> [Page excerpt]
* * * * * * *
The central object of Microsoft's data-mining implementation in SQL Server 2000 is the data-mining model. The Data Mining and Exploration group built several query wizards to facilitate the process of creating and interacting with the data-mining model so that end users need no query syntax. The OLE DB for Data Mining specification provides COM interfaces that can be accessed directly from a client application, however, so both end users and third-party applications can access data mining directly through query processing. The query in Listing 1 shows how to create a data-mining model to predict or classify age based on other attributes in the data set, such as gender, product name, or product type and quantity. Here, the client executes a CREATE statement that is similar to a CREATE TABLE statement. A full description of the language for creating and manipulating a data-mining model is contained in the OLE DB for Data Mining specification (http://www.microsoft.com/data/oledb).

Although the wizard-driven interface is the primary mechanism for accessing SQL Server 2000's data-mining query engine, clients and third-party applications can access data-mining models by using an OLE DB command object. After a data-mining model structure is built (either by wizard or directly), it is stored as part of an object hierarchy in the Analysis Services directory. The patterns—or structure within the data—are stored in summary form with dimensions, patterns, and relationships so that the predictive or classification power of the data will persist regardless of what happens to the original row-level data that the model is based on.

The Data Mining and Exploration group employed three broad strategies in developing SQL Server 2000 Analysis Services: self-service, integration of OLAP and data mining, and Universal Data Access (UDA). The group implemented the strategy of self-service primarily through task wizards that take you through the various steps involved in developing and using data-mining models. To integrate the OLAP and data-mining metaphors, the group decided to have the query-delivery mechanism deliver query results, whether OLAP-based or data mining-based, to the user through the same interface.
* * * * * * *
> [Requests]
1) According to the excerpt on data mining in SQL Server 2000, is each of these statements true? Answer yes or no for each, and quote the deciding words. (a) The query wizards were built so that end users need no query syntax. (b) The patterns stored in a data-mining model are lost when the original row-level data changes. (c) The Data Mining and Exploration group employed four broad strategies in developing Analysis Services.
2) Quote the passage of the excerpt on data mining in SQL Server 2000 that begins at the words "Although the wizard-driven" and stops after the words "is based on.".

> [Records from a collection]
* * * * * * *
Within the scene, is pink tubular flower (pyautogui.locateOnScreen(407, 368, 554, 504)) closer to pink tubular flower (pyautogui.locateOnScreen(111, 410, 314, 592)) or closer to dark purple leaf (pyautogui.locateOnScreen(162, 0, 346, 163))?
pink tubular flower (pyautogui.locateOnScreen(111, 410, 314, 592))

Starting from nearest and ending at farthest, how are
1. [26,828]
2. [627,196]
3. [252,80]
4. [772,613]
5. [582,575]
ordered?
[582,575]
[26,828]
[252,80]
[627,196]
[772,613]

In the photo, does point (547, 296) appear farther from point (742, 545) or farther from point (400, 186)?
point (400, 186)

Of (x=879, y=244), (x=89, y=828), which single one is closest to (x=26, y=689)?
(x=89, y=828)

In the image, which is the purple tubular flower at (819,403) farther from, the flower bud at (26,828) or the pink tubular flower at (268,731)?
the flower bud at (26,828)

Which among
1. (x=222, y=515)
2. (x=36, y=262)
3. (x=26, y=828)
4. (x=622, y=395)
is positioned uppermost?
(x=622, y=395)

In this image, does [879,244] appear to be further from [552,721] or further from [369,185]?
* * * * * * *
> [Task-by-task results]
1)
(a) Yes: "built several query wizards to facilitate the process of creating and interacting with the data-mining model so that end users need no query syntax"
(b) No: "so that the predictive or classification power of the data will persist regardless of what happens to the original row-level data that the model is based on"
(c) No: "employed three broad strategies in developing SQL Server 2000 Analysis Services"

2)
Although the wizard-driven interface is the primary mechanism for accessing SQL Server 2000's data-mining query engine, clients and third-party applications can access data-mining models by using an OLE DB command object. After a data-mining model structure is built (either by wizard or directly), it is stored as part of an object hierarchy in the Analysis Services directory. The patterns—or structure within the data—are stored in summary form with dimensions, patterns, and relationships so that the predictive or classification power of the data will persist regardless of what happens to the original row-level data that the model is based on.